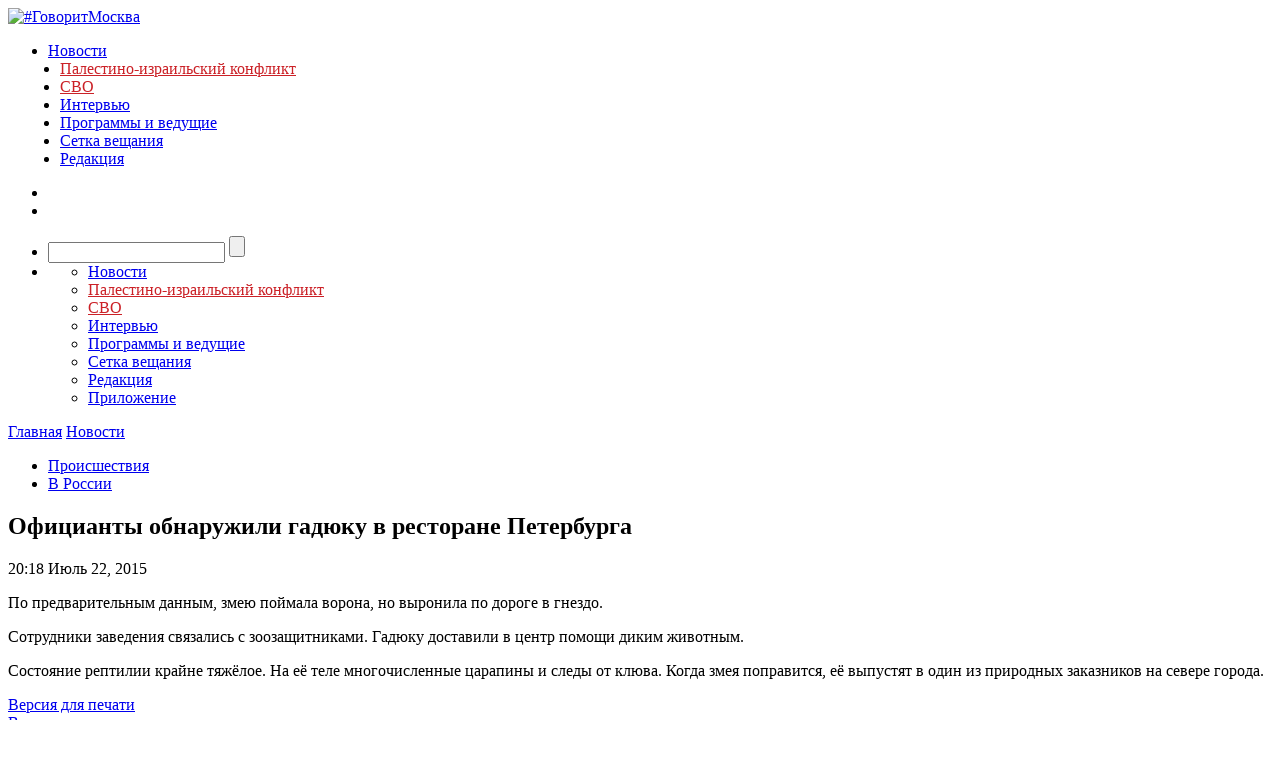

--- FILE ---
content_type: text/javascript; charset=utf-8
request_url: https://rb.infox.sg/json?id=3904&adblock=false&o=0
body_size: 5870
content:
[{"img": "https://rb.infox.sg/img/895421/image_402.jpg?780", "width": "300", "height": "185", "bg_hex": "#52170D", "bg_rgb": "82,23,13", "text_color": "#fff", "timestamp": "1767992222170", "created": "1767960135698", "id": "895421", "title": "В сети публикуют кадры зарева во Львовской области после ударов", "category": "others", "body": "В сети публикуют кадры окрашенного в красный цвет неба во Львовской области после ударов.", "source": "russian.rt.com", "linkTarget": "byDefault", "url": "//rb.infox.sg/click?aid=895421&type=exchange&id=3904&su=aHR0cHM6Ly9jaXMuaW5mb3guc2cvcG9saXRpY3MvbmV3cy81bUplTS8/dXRtX3NvdXJjZT1nb3Zvcml0bW9za3ZhLnJ1JnV0bV9jYW1wYWlnbj0zOTA0JnV0bV9tZWRpdW09ZXhjaGFuZ2UmdXRtX2NvbnRlbnQ9cnVzc2lhbi5ydC5jb20maWQ9Z292b3JpdG1vc2t2YS5ydS=="}, {"img": "https://rb.infox.sg/img/895494/image_402.jpg?703", "width": "300", "height": "185", "bg_hex": "#5F544F", "bg_rgb": "95,84,79", "text_color": "#fff", "timestamp": "1767992222170", "created": "1767984022098", "id": "895494", "title": "В Вологодской области закрыли все алкомаркеты и «наливайки»", "category": "others", "body": "В Вологодской области завершилось закрытие всех 610 алкомаркетов, а большинство «наливаек» либо прекратили работу, либо перешли в формат кафе, сообщили власти региона.", "source": "ya-turbo.ru", "linkTarget": "byDefault", "url": "//rb.infox.sg/click?aid=895494&type=exchange&id=3904&su=aHR0cHM6Ly9jaXMuaW5mb3guc2cvb3RoZXJzL25ld3MvNW1NSUMvP3V0bV9zb3VyY2U9Z292b3JpdG1vc2t2YS5ydSZ1dG1fY2FtcGFpZ249MzkwNCZ1dG1fbWVkaXVtPWV4Y2hhbmdlJnV0bV9jb250ZW50PXlhLXR1cmJvLnJ1JmlkPWdvdm9yaXRtb3NrdmEucnU="}, {"img": "https://rb.infox.sg/img/895482/image_402.jpg?792", "width": "300", "height": "185", "bg_hex": "#AD7647", "bg_rgb": "173,118,71", "text_color": "#fff", "timestamp": "1767992222170", "created": "1767974490576", "id": "895482", "title": "Кличко: половина многоэтажек Киева осталась без отопления", "category": "others", "body": "Мэр Киева Виталий Кличко сообщил, что около 6 тыс. многоквартирных домов столицы лишились теплоснабжения.", "source": "russian.rt.com", "linkTarget": "byDefault", "url": "//rb.infox.sg/click?aid=895482&type=exchange&id=3904&su=aHR0cHM6Ly9jaXMuaW5mb3guc2cvcG9saXRpY3MvbmV3cy81bUx5ZS8/dXRtX3NvdXJjZT1nb3Zvcml0bW9za3ZhLnJ1JnV0bV9jYW1wYWlnbj0zOTA0JnV0bV9tZWRpdW09ZXhjaGFuZ2UmdXRtX2NvbnRlbnQ9cnVzc2lhbi5ydC5jb20maWQ9Z292b3JpdG1vc2t2YS5ydS=="}, {"img": "https://rb.infox.sg/img/895419/image_402.jpg?210", "width": "300", "height": "185", "bg_hex": "#5F5444", "bg_rgb": "95,84,68", "text_color": "#fff", "timestamp": "1767992222170", "created": "1767960008369", "id": "895419", "title": "Сибига возмутился прилётом «Орешника» у самых границ НАТО", "category": "politics", "body": "Украина возмущена ударом «Орешником» по объектам во Львовской области и инициирует срочное заседание Совета Безопасности ООН, а также заседание Совета", "source": "russian.rt.com", "linkTarget": "byDefault", "url": "//rb.infox.sg/click?aid=895419&type=exchange&id=3904&su=aHR0cHM6Ly9jaXMuaW5mb3guc2cvcG9saXRpY3MvbmV3cy81bUpHNC8/dXRtX3NvdXJjZT1nb3Zvcml0bW9za3ZhLnJ1JnV0bV9jYW1wYWlnbj0zOTA0JnV0bV9tZWRpdW09ZXhjaGFuZ2UmdXRtX2NvbnRlbnQ9cnVzc2lhbi5ydC5jb20maWQ9Z292b3JpdG1vc2t2YS5ydS=="}, {"img": "https://rb.infox.sg/img/895495/image_402.jpg?730", "width": "300", "height": "185", "bg_hex": "#454550", "bg_rgb": "69,69,80", "text_color": "#fff", "timestamp": "1767992222170", "created": "1767984259589", "id": "895495", "title": "Слуцкий не исключил новых «ударов возмездия» по Украине", "category": "others", "body": "Глава комитета Госдумы по международным делам Леонид Слуцкий не исключил, что «удар возмездия», нанесенный по Украине в ночь на 9 января с применением баллистической ракеты", "source": "ya-turbo.ru", "linkTarget": "byDefault", "url": "//rb.infox.sg/click?aid=895495&type=exchange&id=3904&su=aHR0cHM6Ly9jaXMuaW5mb3guc2cvb3RoZXJzL25ld3MvNW1OekgvP3V0bV9zb3VyY2U9Z292b3JpdG1vc2t2YS5ydSZ1dG1fY2FtcGFpZ249MzkwNCZ1dG1fbWVkaXVtPWV4Y2hhbmdlJnV0bV9jb250ZW50PXlhLXR1cmJvLnJ1JmlkPWdvdm9yaXRtb3NrdmEucnU="}, {"img": "https://rb.infox.sg/img/895493/image_402.jpg?937", "width": "300", "height": "185", "bg_hex": "#565758", "bg_rgb": "86,87,88", "text_color": "#fff", "timestamp": "1767992222170", "created": "1767983938237", "id": "895493", "title": "NYT: Киев отдал разработку месторождения лития другу Трампа", "category": "others", "body": "Украина передала разработку крупного месторождения лития бизнесмену, который является другом президента США Дональда Трампа.", "source": "ya-turbo.ru", "linkTarget": "byDefault", "url": "//rb.infox.sg/click?aid=895493&type=exchange&id=3904&su=aHR0cHM6Ly9jaXMuaW5mb3guc2cvb3RoZXJzL25ld3MvNW1OekkvP3V0bV9zb3VyY2U9Z292b3JpdG1vc2t2YS5ydSZ1dG1fY2FtcGFpZ249MzkwNCZ1dG1fbWVkaXVtPWV4Y2hhbmdlJnV0bV9jb250ZW50PXlhLXR1cmJvLnJ1JmlkPWdvdm9yaXRtb3NrdmEucnU="}]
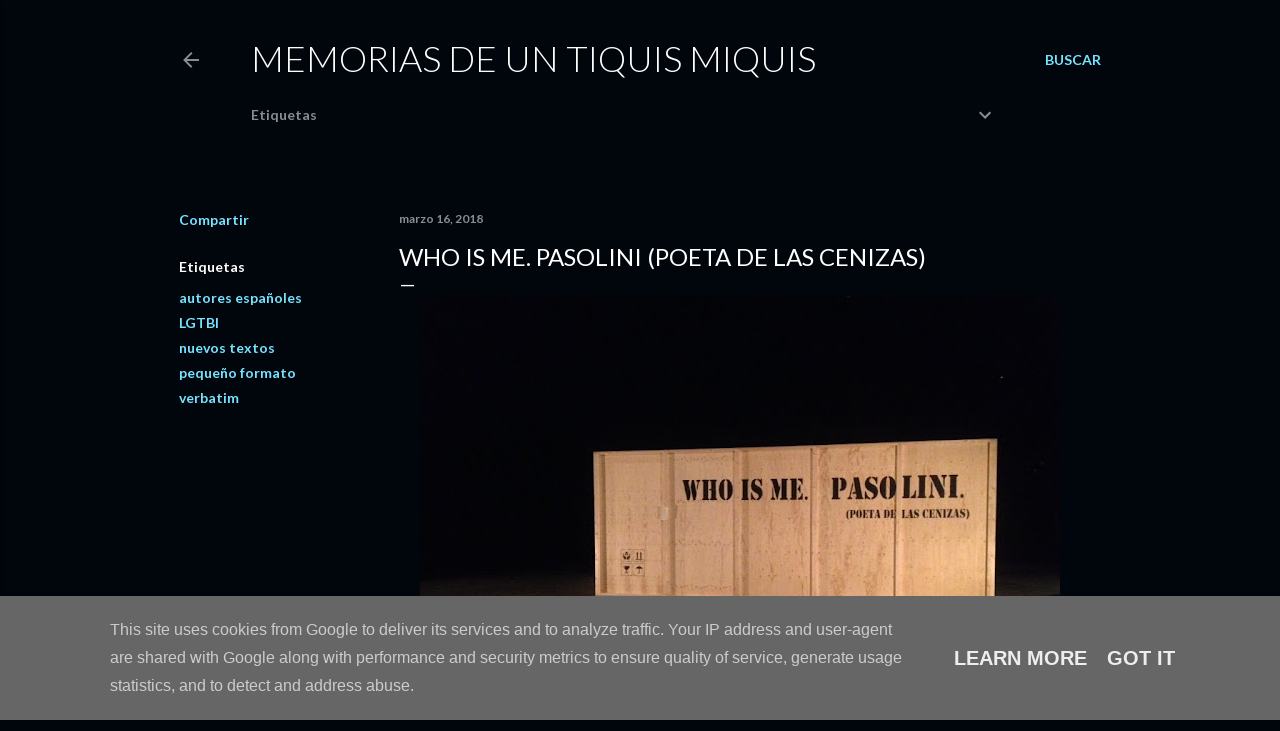

--- FILE ---
content_type: text/html; charset=UTF-8
request_url: https://www.archivell.es/b/stats?style=WHITE_TRANSPARENT&timeRange=ALL_TIME&token=APq4FmASrFNESQuIV8kCtbXudDID4gxLn9M72qdkViysYPt067RrvzWsbQHYC65KvPHfCiBKyxRuoeuajg-94yZ9J-fIGH_F9w
body_size: 29
content:
{"total":529096,"sparklineOptions":{"backgroundColor":{"fillOpacity":0.1,"fill":"#ffffff"},"series":[{"areaOpacity":0.3,"color":"#fff"}]},"sparklineData":[[0,4],[1,2],[2,3],[3,4],[4,6],[5,3],[6,4],[7,3],[8,3],[9,4],[10,87],[11,4],[12,5],[13,3],[14,2],[15,3],[16,3],[17,100],[18,99],[19,4],[20,2],[21,4],[22,4],[23,12],[24,7],[25,10],[26,15],[27,36],[28,8],[29,1]],"nextTickMs":514285}

--- FILE ---
content_type: text/html; charset=utf-8
request_url: https://www.google.com/recaptcha/api2/aframe
body_size: 267
content:
<!DOCTYPE HTML><html><head><meta http-equiv="content-type" content="text/html; charset=UTF-8"></head><body><script nonce="QG6HnaWmKUcW-rL_QYnbXQ">/** Anti-fraud and anti-abuse applications only. See google.com/recaptcha */ try{var clients={'sodar':'https://pagead2.googlesyndication.com/pagead/sodar?'};window.addEventListener("message",function(a){try{if(a.source===window.parent){var b=JSON.parse(a.data);var c=clients[b['id']];if(c){var d=document.createElement('img');d.src=c+b['params']+'&rc='+(localStorage.getItem("rc::a")?sessionStorage.getItem("rc::b"):"");window.document.body.appendChild(d);sessionStorage.setItem("rc::e",parseInt(sessionStorage.getItem("rc::e")||0)+1);localStorage.setItem("rc::h",'1768880697054');}}}catch(b){}});window.parent.postMessage("_grecaptcha_ready", "*");}catch(b){}</script></body></html>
☆ ☆ ☆ ☆ ☆
> _What you need to do_:
Write out only those lines of the entries that lie between the line containing "body_size: 267" and the last line, inclusive, reproducing them exactly.

> _Exercise answer_:
body_size: 267
content:
<!DOCTYPE HTML><html><head><meta http-equiv="content-type" content="text/html; charset=UTF-8"></head><body><script nonce="QG6HnaWmKUcW-rL_QYnbXQ">/** Anti-fraud and anti-abuse applications only. See google.com/recaptcha */ try{var clients={'sodar':'https://pagead2.googlesyndication.com/pagead/sodar?'};window.addEventListener("message",function(a){try{if(a.source===window.parent){var b=JSON.parse(a.data);var c=clients[b['id']];if(c){var d=document.createElement('img');d.src=c+b['params']+'&rc='+(localStorage.getItem("rc::a")?sessionStorage.getItem("rc::b"):"");window.document.body.appendChild(d);sessionStorage.setItem("rc::e",parseInt(sessionStorage.getItem("rc::e")||0)+1);localStorage.setItem("rc::h",'1768880697054');}}}catch(b){}});window.parent.postMessage("_grecaptcha_ready", "*");}catch(b){}</script></body></html>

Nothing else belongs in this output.